Among notable new features on the user interface is a 'play' icon, which basically indicates that content is available to play immediately. However, any content not carrying the 'play' icon will require time to download before running entirely without buffering.

Sky Anytime+
Content requiring a download will be managed in the existing Sky+ Planner tool. Users are able to trigger multiple downloads of content at one time, which all funnels into the Planner. The system handles one download at a time, with users able to shuffle their download list to prioritise different content. If users are watching Sky television, then the system also pops up a reminder to indicate when selected content is available to watch.

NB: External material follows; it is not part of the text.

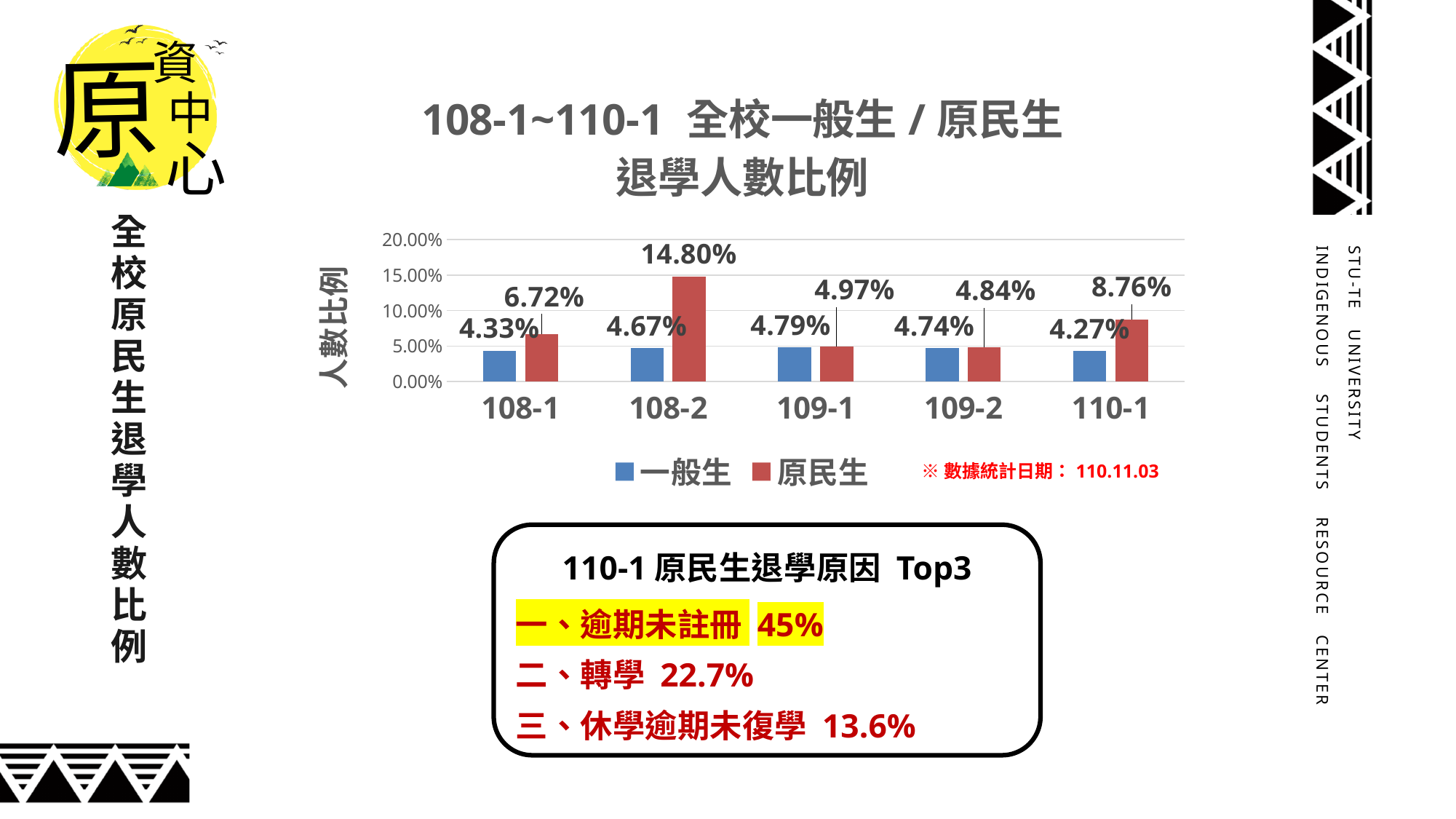
What is the value for 原民生 in 109-2? 4.84% What is the value for 原民生 in 108-2? 14.80% In which semester is the 一般生 value lowest? 110-1 What is the difference between the 原民生 and 一般生 values in 110-1? 4.49% How many series does the legend list? 2 Which colour represents 原民生 in the chart? red What is the value for 一般生 in 110-1? 4.27% What kind of chart is shown on the slide? bar chart How many semesters are shown on the x axis? 5 Is the value for 原民生 in 108-2 greater or less than 10.00%? greater Which is larger in 108-1, the 一般生 value or the 原民生 value? 原民生 In which semester is the 原民生 value highest? 108-2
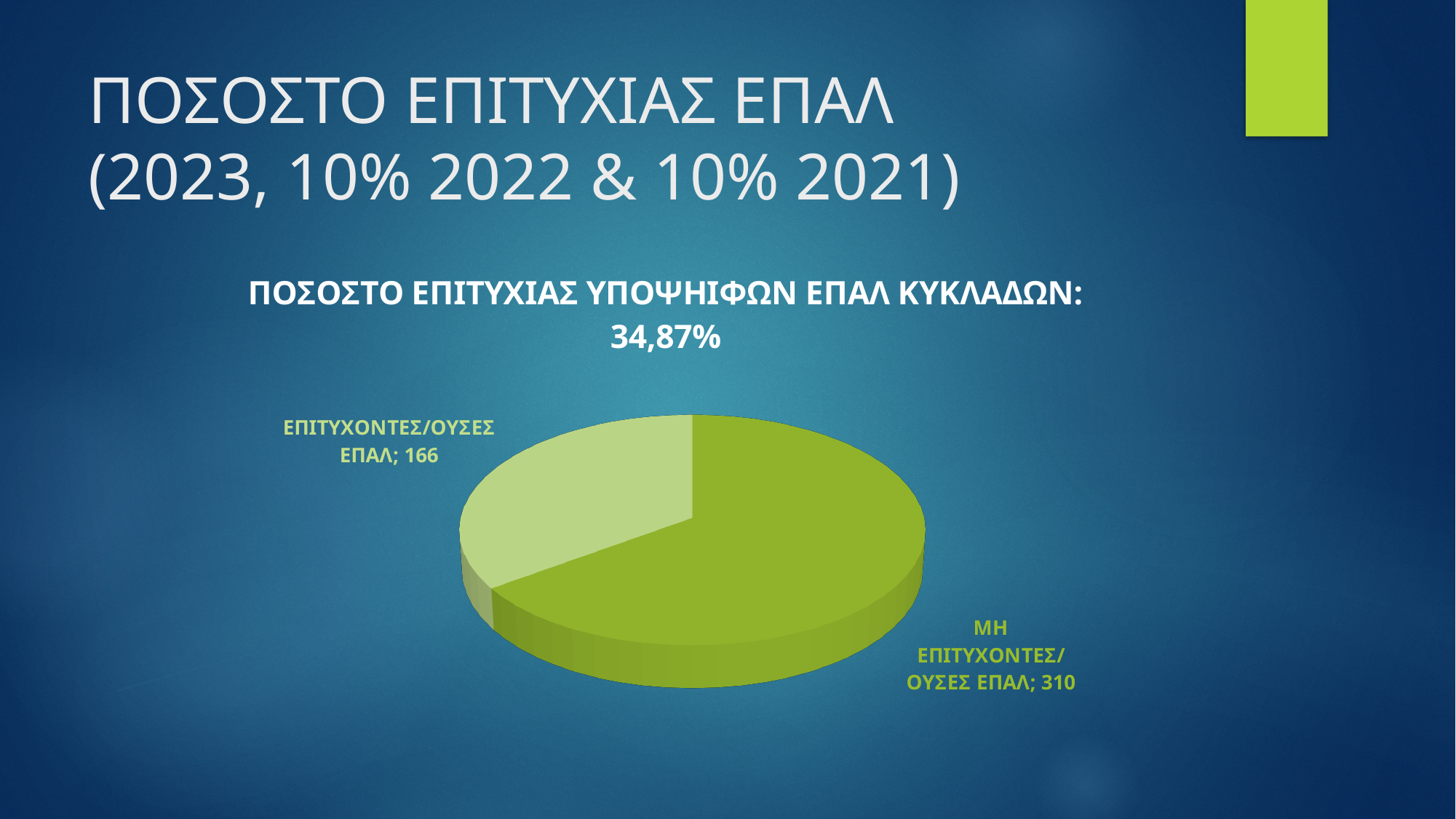
Which slice of the pie chart is the largest? ΜΗ ΕΠΙΤΥΧΟΝΤΕΣ/ΟΥΣΕΣ ΕΠΑΛ What success percentage is stated in the chart title? 34,87% Which slice of the pie chart is the smallest? ΕΠΙΤΥΧΟΝΤΕΣ/ΟΥΣΕΣ ΕΠΑΛ What share of the pie does the ΕΠΙΤΥΧΟΝΤΕΣ/ΟΥΣΕΣ ΕΠΑΛ slice represent? 34,87% How many slices does the pie chart have? 2 Which is larger: ΕΠΙΤΥΧΟΝΤΕΣ/ΟΥΣΕΣ ΕΠΑΛ or ΜΗ ΕΠΙΤΥΧΟΝΤΕΣ/ΟΥΣΕΣ ΕΠΑΛ? ΜΗ ΕΠΙΤΥΧΟΝΤΕΣ/ΟΥΣΕΣ ΕΠΑΛ What is the difference between the ΜΗ ΕΠΙΤΥΧΟΝΤΕΣ/ΟΥΣΕΣ ΕΠΑΛ value and the ΕΠΙΤΥΧΟΝΤΕΣ/ΟΥΣΕΣ ΕΠΑΛ value? 144 What type of chart is shown on the slide? pie chart What is the title of the pie chart? ΠΟΣΟΣΤΟ ΕΠΙΤΥΧΙΑΣ ΥΠΟΨΗΙΦΩΝ ΕΠΑΛ ΚΥΚΛΑΔΩΝ: 34,87% What is the total of the two slices in the pie chart? 476 What is the value for ΜΗ ΕΠΙΤΥΧΟΝΤΕΣ/ΟΥΣΕΣ ΕΠΑΛ in the pie chart? 310 What is the value for ΕΠΙΤΥΧΟΝΤΕΣ/ΟΥΣΕΣ ΕΠΑΛ in the pie chart? 166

Movies are typically around 1.3GBs, which takes about one minute to start playing on 2Mbps+ connections, but around 40mins on sub-1Mbps lines. Downloads can also be paused if the user wants to free up their broadband line for another task.

However, a big issue about Anytime+ is that it will initially only be made available to Sky customers with a Sky Broadband connection, meaning anyone on another internet service provider will miss out. Downward said that the reasoning behind this strategy is to enable the "optimum experience" for customers and make it easier to manage technical issues.

"If you imagine if something was to go wrong with the experience, then we would be able to diagnose it at a box level and a network level, and resolve the problem for the customers," she said. "If they were on another ISP, then we would be able to diagnose some of the problem but we would have to hand that customer off to another ISP to sort out the network issues. Until we can be confident that we can deliver a really great end-to-end customer experience, we want to just keep it on the Sky Broadband network."

Among internet service providers, there is an ongoing battle for 'triple play' customers taking a combined package of broadband, TV and landline. Restricting Anytime+ to Sky Broadband subscribers could therefore be viewed as a commercial ploy from Sky.

However, Downward claimed that it is actually about launching a quality service over broadband which Sky can control end-to-end. She also indicated that Sky intends to roll out the service to other ISPs in the future, but that will only occur once the firm is "confident that it will bring the right level of customer experience".

When Sky Player launched on Xbox Live last year, the service was beset with technical problems, due in part to an unexpected level of demand. Sky senior product development manager David Kelly said that one of the main benefits of retaining Anytime+ within Sky Broadband is the ability to optimise the network capacity to ensure that the service is deliverable without issue.

"We have optimised our network so that this service is the best it can be, but another ISP might shape the traffic at primetime, which could mean that content takes longer to stream," said Kelly. "We just want to be able to manage the service before we widen it to other networks. Within our own broadband network, we are more than confident that we can deliver without crashes and so on. We have planned against any major bottle necks on the launch day and we have learnt from past rollouts, so we are very confident that we won't have any major problems."

When asked about plans for 3D content, Downward said that the major priority is getting the linear Sky 3D channel launched to residential homes later in 2010. After that, the team will "consider how to make the most of our platforms", with 3D on-demand "definitely something we are considering".

Anytime+ will launch later in the year, but Sky would not stipulate a more specific timeframe at this stage.